TJMT mantém rescisão do contrato para execução da obra do VLT em Cuiabá e VG

A rescisão unilateral do contrato entre o Governo do Estado e o Consórcio VLT foi feita em 2017

(Foto:Ednilson Aguiar/ O Livre)

Por maioria dos votos, o Tribunal de Justiça de Mato Grosso (TJMT) manteve, em julgamento desta quinta-feira (06), a rescisão unilateral do contrato firmado entre o Governo do Estado e o Consórcio VLT para execução da obra do Veículo Leve sobre Trilhos (VLT) em Cuiabá e Várzea Grande. A decisão é da Turma de Câmaras Cíveis Reunidas de Direito Público e Coletivo.

O mandado de segurança, com pedido de liminar, foi protocolado pelo Consórcio VLT contra o Governo do Estado pela rescisão contratual feita em 2017. A medida foi tomada pelo então governador Pedro Taques (PSDB) devido a deflagração da Operação Descarrilho, a fim de apurar a existência de uma organização criminosa que usava o VLT para lavagem de dinheiro, além de fraude no processo licitatório e esquema de corrupção.

O processo foi colocado em votação pela primeira vez no dia 2 de agosto de 2018, quando a Câmara atendeu pedido liminar e suspendeu a rescisão contratual.
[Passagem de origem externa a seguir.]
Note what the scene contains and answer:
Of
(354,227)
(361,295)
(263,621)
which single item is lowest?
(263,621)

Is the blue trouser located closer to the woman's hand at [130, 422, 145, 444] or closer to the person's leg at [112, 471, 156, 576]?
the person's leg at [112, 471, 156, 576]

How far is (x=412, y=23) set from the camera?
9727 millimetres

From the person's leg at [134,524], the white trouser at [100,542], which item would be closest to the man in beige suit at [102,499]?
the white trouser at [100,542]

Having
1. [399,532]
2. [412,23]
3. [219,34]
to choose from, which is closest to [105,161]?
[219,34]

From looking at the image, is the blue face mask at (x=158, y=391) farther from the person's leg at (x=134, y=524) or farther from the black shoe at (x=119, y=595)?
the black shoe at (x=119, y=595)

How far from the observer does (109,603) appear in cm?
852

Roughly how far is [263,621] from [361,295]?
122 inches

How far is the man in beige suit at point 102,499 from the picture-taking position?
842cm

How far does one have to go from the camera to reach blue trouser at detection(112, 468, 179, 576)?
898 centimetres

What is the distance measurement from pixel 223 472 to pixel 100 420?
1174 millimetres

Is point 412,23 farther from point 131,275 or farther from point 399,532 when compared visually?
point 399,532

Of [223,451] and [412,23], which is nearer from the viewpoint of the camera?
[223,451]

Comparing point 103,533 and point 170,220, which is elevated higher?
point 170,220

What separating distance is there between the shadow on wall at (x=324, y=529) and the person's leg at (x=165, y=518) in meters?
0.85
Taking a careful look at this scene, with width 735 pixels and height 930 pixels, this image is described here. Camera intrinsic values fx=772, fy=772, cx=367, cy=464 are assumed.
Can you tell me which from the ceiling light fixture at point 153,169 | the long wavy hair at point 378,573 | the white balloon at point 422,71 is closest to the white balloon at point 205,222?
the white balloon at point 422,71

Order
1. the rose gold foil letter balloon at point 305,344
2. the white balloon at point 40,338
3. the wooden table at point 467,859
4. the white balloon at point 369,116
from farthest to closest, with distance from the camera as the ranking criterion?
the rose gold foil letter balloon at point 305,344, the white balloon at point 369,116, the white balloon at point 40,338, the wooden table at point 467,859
Foi nessa ocasião que a desembargadora Maria Erotides pediu vista. Desde então, o processo entrou em pauta para julgamento outras sete vezes, sempre sendo adiado ou recebendo pedido de vista.

A ação também chegou a ter a tramitação suspensa por um mês, atendendo a um pedido conjunto feito pelo Consórcio e pelo Governo do Estado. Na época, representantes das empresas responsáveis pelo modal estiveram em Cuiabá para tratativas com o Estado, o que chegou a ser confirmado por Mauro Mendes. 

O VLT 

A implantação do VLT começou em junho de 2012 e tinha prazo de conclusão antes do início da Copa de 2014. No mês do Mundial, no entanto, nem 40% do projeto havia sido executado. O governo do Estado investiu, na época, mais de R$1,066 bilhão, em um contrato firmado com o Consórcio VLT, alvo da Operação Descarrilho.

O contrato chegou a ser prorrogado por mais 12 meses, mas, novamente, as obras não prosperaram. Quando Pedro Taques assumiu o governo – com a proposta de retomar as obras -, tentou renegociar os valores.

As tratativas envolveram até a Justiça Federal e Taques concordou em pagar mais R$ 922 milhões ao Consórcio. Assim, o VLT chegou a custar quase R$2 bilhões, se tornando a obra mais cara da Copa do Mundo de 2014.

A Operação Descarrilho veio logo após o novo contrato, fazendo com que o Estado rompesse o acordo. No final de 2017, Taques anunciou que lançaria um novo edital para terminar a obra. Na época, a previsão era contratar uma nova empresa por meio de Regime Diferenciado de Contratação (RDC), que seria lançado em agosto. O certame não saiu.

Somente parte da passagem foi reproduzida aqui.